Working data —

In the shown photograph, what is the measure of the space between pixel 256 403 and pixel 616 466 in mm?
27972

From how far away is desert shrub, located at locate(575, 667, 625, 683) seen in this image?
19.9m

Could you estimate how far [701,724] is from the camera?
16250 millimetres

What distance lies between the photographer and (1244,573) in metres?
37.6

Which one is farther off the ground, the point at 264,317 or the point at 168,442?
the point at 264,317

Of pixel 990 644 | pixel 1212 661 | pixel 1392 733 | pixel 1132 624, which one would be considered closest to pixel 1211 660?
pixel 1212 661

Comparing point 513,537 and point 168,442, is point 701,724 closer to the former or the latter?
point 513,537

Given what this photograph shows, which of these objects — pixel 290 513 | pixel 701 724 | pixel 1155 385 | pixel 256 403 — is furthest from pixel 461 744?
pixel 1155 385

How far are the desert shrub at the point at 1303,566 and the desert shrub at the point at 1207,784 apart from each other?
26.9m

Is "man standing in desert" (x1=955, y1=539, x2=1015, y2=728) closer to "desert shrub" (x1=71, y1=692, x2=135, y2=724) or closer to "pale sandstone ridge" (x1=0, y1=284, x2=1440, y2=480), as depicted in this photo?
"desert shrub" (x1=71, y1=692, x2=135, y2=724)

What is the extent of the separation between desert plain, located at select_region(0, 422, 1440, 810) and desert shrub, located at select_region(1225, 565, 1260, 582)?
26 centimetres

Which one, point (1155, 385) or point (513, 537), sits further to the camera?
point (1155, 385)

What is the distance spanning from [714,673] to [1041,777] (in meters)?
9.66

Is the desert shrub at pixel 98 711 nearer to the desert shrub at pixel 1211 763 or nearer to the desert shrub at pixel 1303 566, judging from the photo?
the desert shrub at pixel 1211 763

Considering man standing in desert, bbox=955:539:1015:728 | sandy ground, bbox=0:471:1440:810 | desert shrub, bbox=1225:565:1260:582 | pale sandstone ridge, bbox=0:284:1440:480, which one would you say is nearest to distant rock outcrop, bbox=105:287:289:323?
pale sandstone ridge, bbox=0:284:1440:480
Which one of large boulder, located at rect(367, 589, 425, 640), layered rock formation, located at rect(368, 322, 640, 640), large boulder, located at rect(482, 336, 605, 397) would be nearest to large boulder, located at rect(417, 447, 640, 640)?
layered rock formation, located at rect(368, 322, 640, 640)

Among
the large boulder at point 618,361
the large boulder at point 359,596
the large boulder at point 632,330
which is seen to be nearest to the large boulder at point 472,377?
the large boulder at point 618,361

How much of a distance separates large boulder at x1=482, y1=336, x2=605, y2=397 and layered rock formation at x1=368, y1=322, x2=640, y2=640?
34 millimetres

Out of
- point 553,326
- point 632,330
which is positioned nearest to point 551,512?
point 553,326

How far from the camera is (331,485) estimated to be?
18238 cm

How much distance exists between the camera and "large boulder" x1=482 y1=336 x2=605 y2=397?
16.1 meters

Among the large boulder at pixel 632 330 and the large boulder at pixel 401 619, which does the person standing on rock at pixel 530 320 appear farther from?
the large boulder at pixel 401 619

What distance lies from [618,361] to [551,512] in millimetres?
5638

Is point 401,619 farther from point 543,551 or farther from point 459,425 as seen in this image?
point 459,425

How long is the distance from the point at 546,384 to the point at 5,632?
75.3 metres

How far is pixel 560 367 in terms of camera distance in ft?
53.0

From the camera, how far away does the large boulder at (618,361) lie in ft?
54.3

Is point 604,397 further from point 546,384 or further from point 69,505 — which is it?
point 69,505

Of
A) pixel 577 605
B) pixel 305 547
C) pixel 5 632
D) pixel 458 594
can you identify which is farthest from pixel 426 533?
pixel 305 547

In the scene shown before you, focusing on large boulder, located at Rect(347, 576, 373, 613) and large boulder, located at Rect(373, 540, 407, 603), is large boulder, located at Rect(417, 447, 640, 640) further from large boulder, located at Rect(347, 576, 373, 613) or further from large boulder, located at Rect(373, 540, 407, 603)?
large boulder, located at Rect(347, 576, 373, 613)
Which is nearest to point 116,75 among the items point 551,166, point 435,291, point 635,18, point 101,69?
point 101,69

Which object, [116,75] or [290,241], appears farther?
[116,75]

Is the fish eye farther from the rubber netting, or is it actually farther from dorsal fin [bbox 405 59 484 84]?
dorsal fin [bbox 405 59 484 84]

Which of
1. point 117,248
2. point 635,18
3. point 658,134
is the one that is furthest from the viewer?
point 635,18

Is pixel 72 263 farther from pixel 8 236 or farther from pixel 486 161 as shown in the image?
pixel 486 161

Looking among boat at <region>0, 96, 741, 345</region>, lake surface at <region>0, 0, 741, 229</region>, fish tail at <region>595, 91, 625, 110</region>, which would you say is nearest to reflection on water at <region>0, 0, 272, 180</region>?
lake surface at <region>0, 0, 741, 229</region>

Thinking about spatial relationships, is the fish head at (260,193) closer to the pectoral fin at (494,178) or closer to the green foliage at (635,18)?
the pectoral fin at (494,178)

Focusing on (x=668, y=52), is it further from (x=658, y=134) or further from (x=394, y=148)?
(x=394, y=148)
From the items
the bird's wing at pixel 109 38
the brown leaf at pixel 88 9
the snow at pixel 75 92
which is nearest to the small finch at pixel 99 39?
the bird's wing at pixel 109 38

Task goal —
Quote only the lines from the line containing "Is pixel 72" through the end of the entries, keeping the first and the last.

Problem solution —
Is pixel 72 263 farther from pixel 8 236 or farther from pixel 486 161 as shown in the image?
pixel 486 161

Looking among boat at <region>0, 96, 741, 345</region>, lake surface at <region>0, 0, 741, 229</region>, fish tail at <region>595, 91, 625, 110</region>, which would you say is nearest to reflection on water at <region>0, 0, 272, 180</region>?
lake surface at <region>0, 0, 741, 229</region>

Thinking about spatial relationships, is the fish head at (260,193) closer to the pectoral fin at (494,178) or closer to the green foliage at (635,18)?
the pectoral fin at (494,178)

Focusing on (x=668, y=52), is it further from (x=658, y=134) or further from (x=394, y=148)?
(x=394, y=148)
From the items
the bird's wing at pixel 109 38
the brown leaf at pixel 88 9
the snow at pixel 75 92
which is nearest to the small finch at pixel 99 39?
the bird's wing at pixel 109 38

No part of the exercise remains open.